Anna Blythe Lappé has her fingers in so many pies, she could paint a colorful mural.

There’s the Small Planet Institute and Small Planet Fund. Real Food Media and Real Food Films. Real Food Reads and Food MythBusters. Voices of the Food Chain and Voices of an Organic Planet. Panta Rhea Foundation, Rainforest Action Network, and Mesa Refuge.

Underpinning all of her work are the knowledge, know-how and values expressed in three acclaimed books: Hope’s Edge, Grub and Diet for a Hot Planet.

As an authority on land-based food systems and agricultural sustainability who fights for fair, healthy, humane, local and environmentally responsible food chains, Lappé speaks up and speaks out.

At 10:45 a.m. Wednesday in the Amphitheater, Lappé, a 2016 recipient of the James Beard Foundation Leadership Award, will take to the stage to give an address titled “The Empathy of Food.”
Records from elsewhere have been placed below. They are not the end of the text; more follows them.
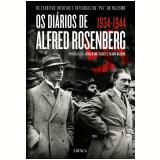 Os Diários de Alfred Rosenberg 1934-1944 - Jürgen Matthäus, Frank Bajohr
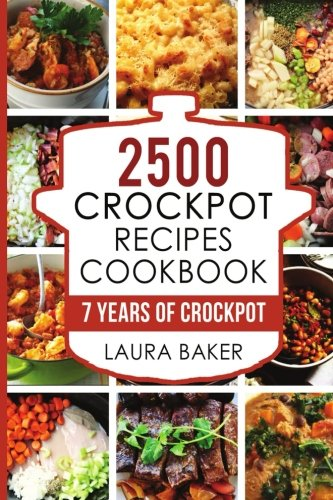 2500 Crockpot Recipes Cookbook: 7 Years of Crockpot (Slowcooker Recipe Book compare prices)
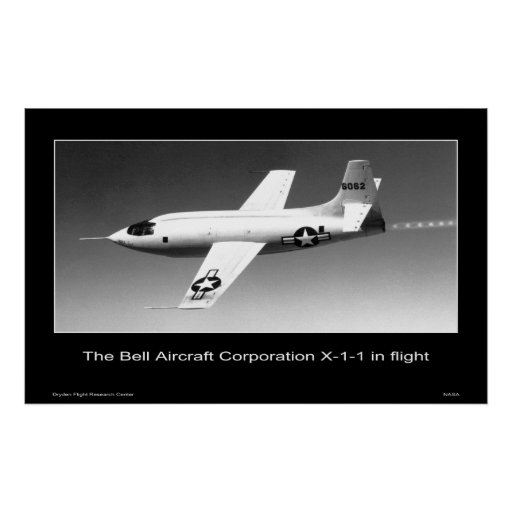 The Bell Aircraft Corporation X-1-1 in Flight Poster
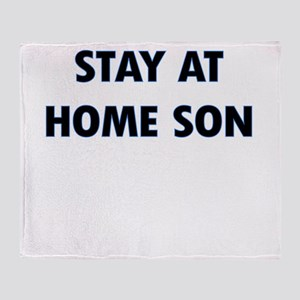 STAY AT HOME SON Throw Blanket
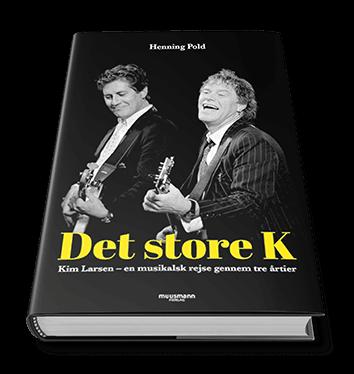 'Det store K - Kim Larsen' af Henning Pold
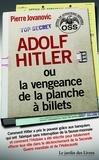 Pierre Jovanovic - Adolf Hitler ou la vengeance de la planche à billets - Et Le document secret de l'OSS sur la personnalité d'Adolf Hitler.
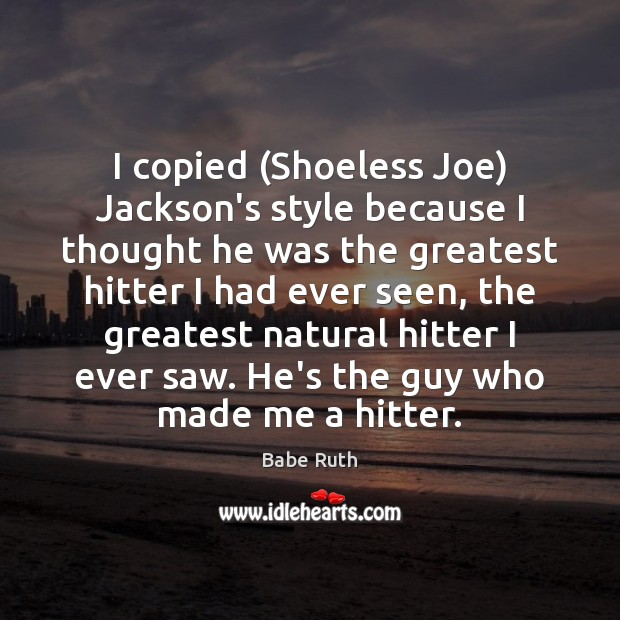 I copied (Shoeless Joe) Jackson's style because I thought he was the Babe Ruth Picture Quote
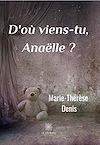 Télécharger le livre :  D'où viens-tu Anaële ?
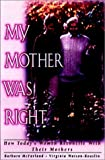 My Mother Was Right, Barbara McFarland and Virginia Watson-Rouslin, 0787908754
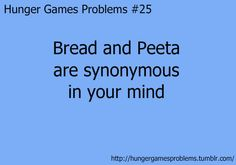 After I read the books, I ate a piece of bread, just to act like I was in the book...  ...Yeah, thats why this board is called my hunger game **obsessions**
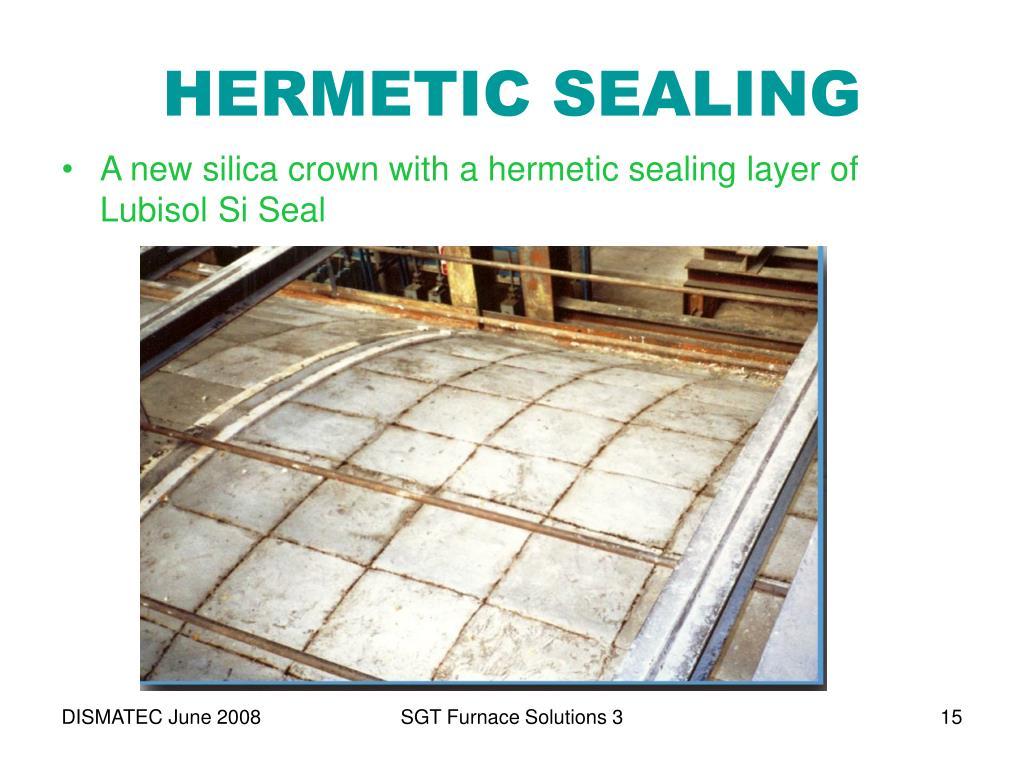 HERMETIC SEALING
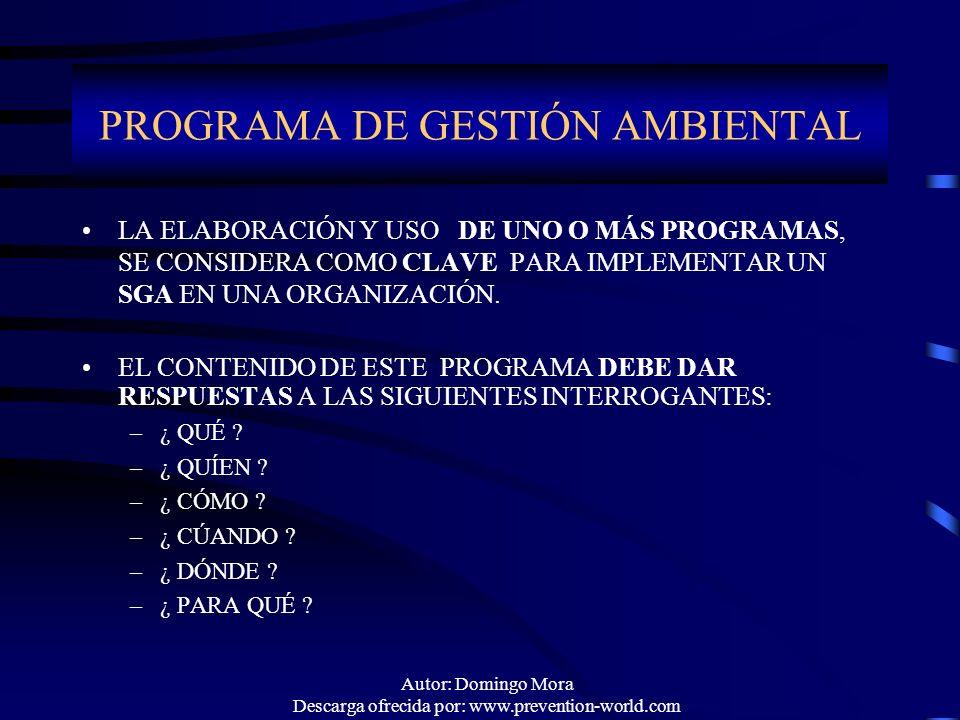 Autor: Domingo Mora Descarga ofrecida por: www.prevention-world.com PROGRAMA DE GESTIÓN AMBIENTAL LA ELABORACIÓN Y USO DE UNO O MÁS PROGRAMAS, SE CONS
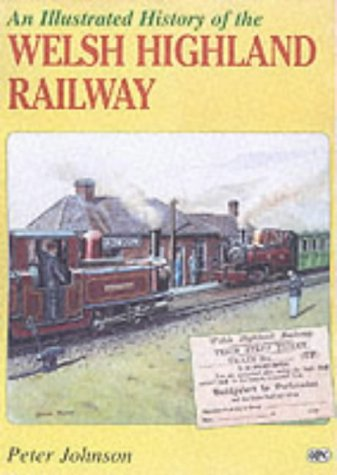 An Illustrated History Of The Welsh Highland Railway (SCARCE HARDBACK LATER PRINTING SIGNED BY TH...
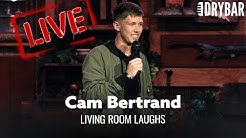 Living Room Laughs - Cam Bertrand [LIVE]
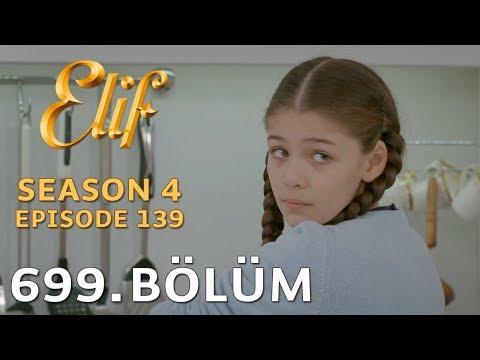Elif 699. Bölüm | Season 4 Episode 139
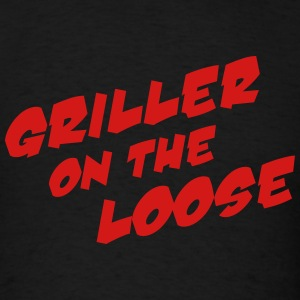 Griller On The Loose T-Shirts - Men's T-Shirt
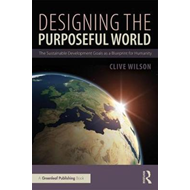 Designing the Purposeful World (BOK)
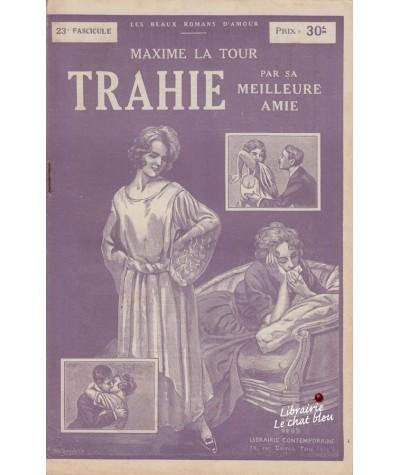 Fascicule N° 23 - Trahie par sa meilleure amie (Maxime La Tour)
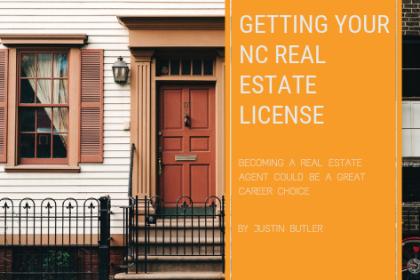 Getting Your North Carolina Real Estate License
For many in the baby-boom generation, Lappé has long been a household name. She said that both of her parents influenced her work.

Anna Blythe Lappé

Her father, toxicologist and bioethicist Marc Alan Lappé, was instrumental in the movement to integrate ethics with toxics and genetics policy. He advocated for the precautionary approach to risk management and against toxic chemicals — including the massive amount of toxic wastes dumped at Love Canal in Niagara Falls — silicon implants and genetically-modified organisms, until his death from a brain tumor in 2005.

At age 26, her mother, Frances Moore Lappé, made her own mark with her pathbreaking book about why there’s hunger in a world of plenty — Diet for a Small Planet — the first of many.

Frances Lappé wrote about the harmful environmental effects and wastefulness associated with meat production, and argued that world hunger is caused by ineffective food policy rather than food scarcity. She provided rules for a healthy diet and recipes for high protein, meatless cooking. According to the Smithsonian’s National Museum of American History, Diet is “one of the most influential political tracts of the time.”

While traveling with each parent at a young age, Lappé realized the importance of issues associated with power (who gets what, where, when, why and how, and who does not), and empathy (who cares about the people working the land, who doesn’t, and why not).

Lappé did not plan to go into “the family business.” She left the San Francisco Bay Area to attend college at Brown University, and then entered Columbia University’s School of International and Public Affairs.

Partway through her master’s curriculum, her vision shifted.

“I had a fateful conversation with my mother in a bar in New York City about what she should do with her life,” Lappé said. “I told her she should revisit Diet for a Small Planet on the eve of its 30th anniversary; go back and pick up where the story left off. The root causes of hunger are caused by scarcity of democracy, not food.”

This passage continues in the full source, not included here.